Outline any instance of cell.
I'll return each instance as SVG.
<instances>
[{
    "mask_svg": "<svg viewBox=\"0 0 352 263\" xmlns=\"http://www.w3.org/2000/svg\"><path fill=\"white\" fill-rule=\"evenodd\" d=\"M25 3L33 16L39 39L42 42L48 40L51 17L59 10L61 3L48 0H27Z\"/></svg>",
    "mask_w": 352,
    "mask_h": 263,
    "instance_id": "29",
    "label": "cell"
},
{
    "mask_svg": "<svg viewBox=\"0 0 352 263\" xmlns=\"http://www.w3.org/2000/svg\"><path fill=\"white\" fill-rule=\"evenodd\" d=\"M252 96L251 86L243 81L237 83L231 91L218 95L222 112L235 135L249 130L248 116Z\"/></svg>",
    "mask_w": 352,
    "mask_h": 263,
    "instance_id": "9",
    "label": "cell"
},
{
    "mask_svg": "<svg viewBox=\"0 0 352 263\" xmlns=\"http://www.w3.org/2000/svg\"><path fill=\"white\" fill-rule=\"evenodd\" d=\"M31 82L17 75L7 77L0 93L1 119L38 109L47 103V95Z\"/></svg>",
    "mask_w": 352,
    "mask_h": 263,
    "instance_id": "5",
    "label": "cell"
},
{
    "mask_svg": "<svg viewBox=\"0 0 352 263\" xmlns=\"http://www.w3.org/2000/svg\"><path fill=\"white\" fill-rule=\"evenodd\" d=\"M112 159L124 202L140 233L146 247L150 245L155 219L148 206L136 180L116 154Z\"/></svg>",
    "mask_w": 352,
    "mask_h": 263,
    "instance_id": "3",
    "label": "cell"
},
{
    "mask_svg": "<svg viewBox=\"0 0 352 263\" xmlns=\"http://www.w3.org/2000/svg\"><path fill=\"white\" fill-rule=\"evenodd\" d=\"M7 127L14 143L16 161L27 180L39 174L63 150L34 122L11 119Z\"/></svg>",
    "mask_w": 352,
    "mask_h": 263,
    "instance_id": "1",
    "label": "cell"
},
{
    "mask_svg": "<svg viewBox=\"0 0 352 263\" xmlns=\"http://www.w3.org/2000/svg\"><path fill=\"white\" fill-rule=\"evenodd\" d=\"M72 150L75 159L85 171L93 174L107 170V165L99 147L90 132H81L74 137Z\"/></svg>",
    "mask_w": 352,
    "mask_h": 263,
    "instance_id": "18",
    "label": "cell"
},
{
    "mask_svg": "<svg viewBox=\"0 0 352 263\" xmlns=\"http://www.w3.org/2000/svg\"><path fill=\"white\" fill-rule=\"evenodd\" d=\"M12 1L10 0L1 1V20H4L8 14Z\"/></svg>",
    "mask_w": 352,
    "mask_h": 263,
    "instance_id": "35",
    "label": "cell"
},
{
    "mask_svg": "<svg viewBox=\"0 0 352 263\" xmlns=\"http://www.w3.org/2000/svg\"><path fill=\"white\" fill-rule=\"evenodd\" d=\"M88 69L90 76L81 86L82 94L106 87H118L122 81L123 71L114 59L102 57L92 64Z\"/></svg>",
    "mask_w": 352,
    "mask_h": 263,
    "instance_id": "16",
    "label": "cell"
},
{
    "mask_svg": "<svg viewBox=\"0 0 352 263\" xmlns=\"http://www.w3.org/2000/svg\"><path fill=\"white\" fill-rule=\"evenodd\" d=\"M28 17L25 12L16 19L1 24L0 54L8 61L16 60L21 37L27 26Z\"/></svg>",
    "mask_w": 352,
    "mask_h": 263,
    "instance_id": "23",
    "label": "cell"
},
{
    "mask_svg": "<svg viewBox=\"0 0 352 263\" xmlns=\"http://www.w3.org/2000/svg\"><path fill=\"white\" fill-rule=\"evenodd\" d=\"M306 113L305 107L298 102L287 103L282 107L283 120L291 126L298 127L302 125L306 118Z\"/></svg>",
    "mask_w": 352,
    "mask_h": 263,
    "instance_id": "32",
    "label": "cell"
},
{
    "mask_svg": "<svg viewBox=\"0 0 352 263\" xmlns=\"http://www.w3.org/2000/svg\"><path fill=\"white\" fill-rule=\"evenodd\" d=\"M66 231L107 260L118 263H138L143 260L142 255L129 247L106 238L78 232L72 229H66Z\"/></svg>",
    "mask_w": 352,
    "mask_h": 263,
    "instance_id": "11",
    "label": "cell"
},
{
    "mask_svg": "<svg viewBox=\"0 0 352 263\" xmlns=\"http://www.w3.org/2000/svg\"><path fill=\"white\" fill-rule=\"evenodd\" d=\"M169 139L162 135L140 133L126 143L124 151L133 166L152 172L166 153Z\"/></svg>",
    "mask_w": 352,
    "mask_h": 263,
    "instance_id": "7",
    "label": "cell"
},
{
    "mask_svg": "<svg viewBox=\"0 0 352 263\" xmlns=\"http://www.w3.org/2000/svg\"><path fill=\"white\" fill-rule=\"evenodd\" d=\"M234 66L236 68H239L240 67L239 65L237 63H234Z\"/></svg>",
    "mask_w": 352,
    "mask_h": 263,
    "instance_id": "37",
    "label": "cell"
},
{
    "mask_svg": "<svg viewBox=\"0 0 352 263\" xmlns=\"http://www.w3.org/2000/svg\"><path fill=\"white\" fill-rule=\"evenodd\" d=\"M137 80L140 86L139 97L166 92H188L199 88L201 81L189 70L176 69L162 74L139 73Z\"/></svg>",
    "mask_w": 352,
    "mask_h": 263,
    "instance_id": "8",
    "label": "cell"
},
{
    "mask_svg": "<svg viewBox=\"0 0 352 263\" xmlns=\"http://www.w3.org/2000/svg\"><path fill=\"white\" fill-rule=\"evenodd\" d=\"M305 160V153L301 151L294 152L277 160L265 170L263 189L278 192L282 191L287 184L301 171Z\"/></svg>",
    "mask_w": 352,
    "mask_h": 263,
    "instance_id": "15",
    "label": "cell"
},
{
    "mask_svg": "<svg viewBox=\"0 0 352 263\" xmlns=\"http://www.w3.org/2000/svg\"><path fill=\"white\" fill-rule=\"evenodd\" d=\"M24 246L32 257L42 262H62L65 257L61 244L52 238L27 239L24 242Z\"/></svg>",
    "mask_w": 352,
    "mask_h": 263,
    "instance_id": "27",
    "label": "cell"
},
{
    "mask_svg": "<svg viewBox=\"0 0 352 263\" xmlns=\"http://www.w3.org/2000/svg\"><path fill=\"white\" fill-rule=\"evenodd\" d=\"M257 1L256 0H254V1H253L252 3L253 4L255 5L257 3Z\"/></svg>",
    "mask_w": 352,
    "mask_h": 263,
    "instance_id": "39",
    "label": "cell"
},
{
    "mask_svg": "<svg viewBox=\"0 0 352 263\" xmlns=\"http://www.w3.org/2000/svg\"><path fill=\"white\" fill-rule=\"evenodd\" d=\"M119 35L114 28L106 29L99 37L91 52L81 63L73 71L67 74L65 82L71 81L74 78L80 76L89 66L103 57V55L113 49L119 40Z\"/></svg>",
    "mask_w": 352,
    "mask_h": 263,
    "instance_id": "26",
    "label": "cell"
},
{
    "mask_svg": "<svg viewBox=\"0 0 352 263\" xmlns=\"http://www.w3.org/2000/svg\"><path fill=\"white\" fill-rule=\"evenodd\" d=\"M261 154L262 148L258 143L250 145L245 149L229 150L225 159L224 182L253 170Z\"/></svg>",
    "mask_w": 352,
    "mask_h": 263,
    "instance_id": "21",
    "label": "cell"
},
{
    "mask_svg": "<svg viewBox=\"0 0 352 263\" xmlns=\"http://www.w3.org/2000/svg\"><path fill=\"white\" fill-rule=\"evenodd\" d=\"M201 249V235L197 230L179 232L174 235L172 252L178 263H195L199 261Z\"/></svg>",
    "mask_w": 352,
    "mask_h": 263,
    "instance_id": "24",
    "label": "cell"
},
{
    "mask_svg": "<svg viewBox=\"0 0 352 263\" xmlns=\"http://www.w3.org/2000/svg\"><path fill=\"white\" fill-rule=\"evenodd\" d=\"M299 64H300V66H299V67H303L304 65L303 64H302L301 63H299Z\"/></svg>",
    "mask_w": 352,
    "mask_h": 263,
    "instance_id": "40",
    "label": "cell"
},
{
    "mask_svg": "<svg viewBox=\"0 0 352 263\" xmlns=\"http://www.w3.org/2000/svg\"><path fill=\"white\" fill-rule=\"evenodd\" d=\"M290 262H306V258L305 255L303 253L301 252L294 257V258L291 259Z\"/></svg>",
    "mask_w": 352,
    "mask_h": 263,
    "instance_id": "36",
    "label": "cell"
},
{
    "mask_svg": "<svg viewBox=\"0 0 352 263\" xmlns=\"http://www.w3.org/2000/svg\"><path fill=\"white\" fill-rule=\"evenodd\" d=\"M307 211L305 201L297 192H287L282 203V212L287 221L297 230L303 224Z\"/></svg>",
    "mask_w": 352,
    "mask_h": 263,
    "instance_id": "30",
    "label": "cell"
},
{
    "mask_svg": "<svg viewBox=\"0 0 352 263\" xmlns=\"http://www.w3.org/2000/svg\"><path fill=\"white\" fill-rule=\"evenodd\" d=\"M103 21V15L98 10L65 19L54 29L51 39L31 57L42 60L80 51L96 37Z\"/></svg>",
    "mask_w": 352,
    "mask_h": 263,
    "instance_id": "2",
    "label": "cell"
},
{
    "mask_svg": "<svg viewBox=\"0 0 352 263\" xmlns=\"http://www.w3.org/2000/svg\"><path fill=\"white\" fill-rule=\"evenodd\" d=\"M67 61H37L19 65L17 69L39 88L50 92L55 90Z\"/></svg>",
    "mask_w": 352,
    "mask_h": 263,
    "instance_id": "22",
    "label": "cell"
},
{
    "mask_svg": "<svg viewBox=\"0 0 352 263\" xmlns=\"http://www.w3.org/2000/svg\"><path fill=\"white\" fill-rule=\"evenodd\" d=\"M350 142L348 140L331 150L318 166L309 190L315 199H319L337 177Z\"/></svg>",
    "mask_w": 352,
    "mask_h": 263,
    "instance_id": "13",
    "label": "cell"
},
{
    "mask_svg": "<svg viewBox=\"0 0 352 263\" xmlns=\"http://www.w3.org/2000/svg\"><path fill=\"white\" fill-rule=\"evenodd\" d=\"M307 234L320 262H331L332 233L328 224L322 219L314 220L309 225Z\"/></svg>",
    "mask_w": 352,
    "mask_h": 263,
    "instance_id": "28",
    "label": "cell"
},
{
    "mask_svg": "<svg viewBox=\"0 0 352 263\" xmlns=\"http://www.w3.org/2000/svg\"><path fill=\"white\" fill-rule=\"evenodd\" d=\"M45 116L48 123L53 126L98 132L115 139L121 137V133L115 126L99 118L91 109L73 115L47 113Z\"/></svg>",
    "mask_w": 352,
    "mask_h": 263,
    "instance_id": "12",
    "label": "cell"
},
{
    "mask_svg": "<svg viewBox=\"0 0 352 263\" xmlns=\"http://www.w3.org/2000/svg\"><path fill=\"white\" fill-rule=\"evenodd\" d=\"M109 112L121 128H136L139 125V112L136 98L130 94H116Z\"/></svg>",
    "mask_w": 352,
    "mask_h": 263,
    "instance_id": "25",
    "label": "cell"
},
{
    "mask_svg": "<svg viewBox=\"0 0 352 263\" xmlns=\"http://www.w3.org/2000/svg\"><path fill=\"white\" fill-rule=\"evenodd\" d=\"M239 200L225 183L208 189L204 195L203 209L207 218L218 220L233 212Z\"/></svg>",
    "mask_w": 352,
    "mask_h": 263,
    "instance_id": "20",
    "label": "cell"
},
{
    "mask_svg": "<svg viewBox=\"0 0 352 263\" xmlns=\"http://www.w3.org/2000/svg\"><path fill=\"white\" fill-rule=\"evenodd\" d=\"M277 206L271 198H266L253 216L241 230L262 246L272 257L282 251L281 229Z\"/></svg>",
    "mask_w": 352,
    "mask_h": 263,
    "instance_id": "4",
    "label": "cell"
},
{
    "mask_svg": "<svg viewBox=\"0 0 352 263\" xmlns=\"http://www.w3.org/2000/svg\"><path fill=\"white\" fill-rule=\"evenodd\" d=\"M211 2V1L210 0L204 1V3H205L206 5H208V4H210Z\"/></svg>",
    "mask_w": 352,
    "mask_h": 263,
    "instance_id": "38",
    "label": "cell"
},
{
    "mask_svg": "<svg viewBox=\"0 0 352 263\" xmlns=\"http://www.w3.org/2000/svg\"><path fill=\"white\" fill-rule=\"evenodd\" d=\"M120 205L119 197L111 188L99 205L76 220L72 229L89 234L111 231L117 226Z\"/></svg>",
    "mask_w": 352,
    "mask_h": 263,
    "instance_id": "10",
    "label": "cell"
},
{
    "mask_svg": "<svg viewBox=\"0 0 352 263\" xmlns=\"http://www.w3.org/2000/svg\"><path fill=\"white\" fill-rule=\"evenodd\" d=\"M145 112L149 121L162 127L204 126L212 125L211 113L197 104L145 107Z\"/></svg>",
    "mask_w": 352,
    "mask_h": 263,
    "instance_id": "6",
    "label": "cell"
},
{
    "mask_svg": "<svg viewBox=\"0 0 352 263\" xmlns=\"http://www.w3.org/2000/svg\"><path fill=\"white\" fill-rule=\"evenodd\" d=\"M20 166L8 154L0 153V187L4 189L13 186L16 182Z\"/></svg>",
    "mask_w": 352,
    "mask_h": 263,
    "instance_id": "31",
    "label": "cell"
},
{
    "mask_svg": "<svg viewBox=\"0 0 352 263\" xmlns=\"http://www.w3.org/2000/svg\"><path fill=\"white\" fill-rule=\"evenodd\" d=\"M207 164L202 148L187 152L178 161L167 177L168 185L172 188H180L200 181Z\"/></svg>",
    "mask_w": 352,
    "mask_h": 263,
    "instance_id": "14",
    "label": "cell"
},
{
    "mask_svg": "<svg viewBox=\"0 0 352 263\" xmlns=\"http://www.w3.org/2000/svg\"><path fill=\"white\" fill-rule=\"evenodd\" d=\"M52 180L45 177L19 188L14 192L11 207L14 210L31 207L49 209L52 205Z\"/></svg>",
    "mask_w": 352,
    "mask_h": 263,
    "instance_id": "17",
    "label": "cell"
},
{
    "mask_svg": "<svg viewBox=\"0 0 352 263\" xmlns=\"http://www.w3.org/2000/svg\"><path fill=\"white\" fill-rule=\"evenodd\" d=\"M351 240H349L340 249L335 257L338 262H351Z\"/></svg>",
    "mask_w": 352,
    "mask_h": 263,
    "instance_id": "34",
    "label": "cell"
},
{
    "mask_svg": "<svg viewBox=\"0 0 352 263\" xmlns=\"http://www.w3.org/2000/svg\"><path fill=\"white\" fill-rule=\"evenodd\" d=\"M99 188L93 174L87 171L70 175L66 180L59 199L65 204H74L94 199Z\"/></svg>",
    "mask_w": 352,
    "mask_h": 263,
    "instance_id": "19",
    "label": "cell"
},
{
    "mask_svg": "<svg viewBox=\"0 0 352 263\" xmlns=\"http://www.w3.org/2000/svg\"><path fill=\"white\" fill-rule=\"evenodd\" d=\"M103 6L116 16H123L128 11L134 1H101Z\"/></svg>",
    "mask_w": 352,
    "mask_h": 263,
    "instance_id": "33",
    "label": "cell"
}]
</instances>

# # # # #

Task goal -> Return the lines word for word, starting at the first line and ending at the line that contains "127L14 143L16 161L27", including both.

Response to the exercise ->
Outline any instance of cell.
I'll return each instance as SVG.
<instances>
[{
    "mask_svg": "<svg viewBox=\"0 0 352 263\" xmlns=\"http://www.w3.org/2000/svg\"><path fill=\"white\" fill-rule=\"evenodd\" d=\"M25 3L33 16L39 39L42 42L48 40L51 17L59 10L61 3L48 0H27Z\"/></svg>",
    "mask_w": 352,
    "mask_h": 263,
    "instance_id": "29",
    "label": "cell"
},
{
    "mask_svg": "<svg viewBox=\"0 0 352 263\" xmlns=\"http://www.w3.org/2000/svg\"><path fill=\"white\" fill-rule=\"evenodd\" d=\"M252 96L251 86L243 81L237 83L231 91L218 95L222 112L235 135L249 130L248 116Z\"/></svg>",
    "mask_w": 352,
    "mask_h": 263,
    "instance_id": "9",
    "label": "cell"
},
{
    "mask_svg": "<svg viewBox=\"0 0 352 263\" xmlns=\"http://www.w3.org/2000/svg\"><path fill=\"white\" fill-rule=\"evenodd\" d=\"M31 82L17 75L7 77L0 93L1 119L38 109L47 103V95Z\"/></svg>",
    "mask_w": 352,
    "mask_h": 263,
    "instance_id": "5",
    "label": "cell"
},
{
    "mask_svg": "<svg viewBox=\"0 0 352 263\" xmlns=\"http://www.w3.org/2000/svg\"><path fill=\"white\" fill-rule=\"evenodd\" d=\"M112 159L124 202L140 233L146 247L150 245L155 219L148 206L136 180L116 154Z\"/></svg>",
    "mask_w": 352,
    "mask_h": 263,
    "instance_id": "3",
    "label": "cell"
},
{
    "mask_svg": "<svg viewBox=\"0 0 352 263\" xmlns=\"http://www.w3.org/2000/svg\"><path fill=\"white\" fill-rule=\"evenodd\" d=\"M7 127L14 143L16 161L27 180L39 174L63 150L34 122L11 119Z\"/></svg>",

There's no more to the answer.